#### Stated goal
Repeat every one of the records below word for word, without changing a single line.

#### Data listing
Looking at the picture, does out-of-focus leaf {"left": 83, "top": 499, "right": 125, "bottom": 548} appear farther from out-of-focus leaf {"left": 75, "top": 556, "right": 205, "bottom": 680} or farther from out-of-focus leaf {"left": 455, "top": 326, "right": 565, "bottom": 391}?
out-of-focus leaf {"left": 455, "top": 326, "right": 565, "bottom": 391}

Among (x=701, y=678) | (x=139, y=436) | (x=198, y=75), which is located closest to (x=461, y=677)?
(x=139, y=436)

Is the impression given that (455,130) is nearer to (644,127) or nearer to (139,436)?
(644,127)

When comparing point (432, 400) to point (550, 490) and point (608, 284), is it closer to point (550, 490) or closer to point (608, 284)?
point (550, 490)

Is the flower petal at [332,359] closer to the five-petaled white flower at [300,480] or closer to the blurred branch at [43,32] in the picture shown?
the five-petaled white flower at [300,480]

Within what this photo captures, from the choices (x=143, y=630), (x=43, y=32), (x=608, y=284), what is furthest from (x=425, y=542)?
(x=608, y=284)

#### Problem solution
Looking at the picture, does out-of-focus leaf {"left": 83, "top": 499, "right": 125, "bottom": 548} appear farther from out-of-focus leaf {"left": 75, "top": 556, "right": 205, "bottom": 680} or farther from out-of-focus leaf {"left": 455, "top": 326, "right": 565, "bottom": 391}?
out-of-focus leaf {"left": 455, "top": 326, "right": 565, "bottom": 391}

Among (x=701, y=678) | (x=139, y=436) | (x=198, y=75), which is located closest to (x=461, y=677)?
(x=139, y=436)

Is the impression given that (455,130) is nearer to (644,127) or nearer to (139,436)?
(644,127)

When comparing point (432, 400) to point (550, 490) and point (608, 284), is it closer to point (550, 490) or closer to point (608, 284)?
point (550, 490)

Is the flower petal at [332,359] closer to the five-petaled white flower at [300,480] or closer to the blurred branch at [43,32] in the picture shown?
the five-petaled white flower at [300,480]

Within what this photo captures, from the choices (x=143, y=630), (x=43, y=32), (x=608, y=284), what is furthest from (x=425, y=542)?
(x=608, y=284)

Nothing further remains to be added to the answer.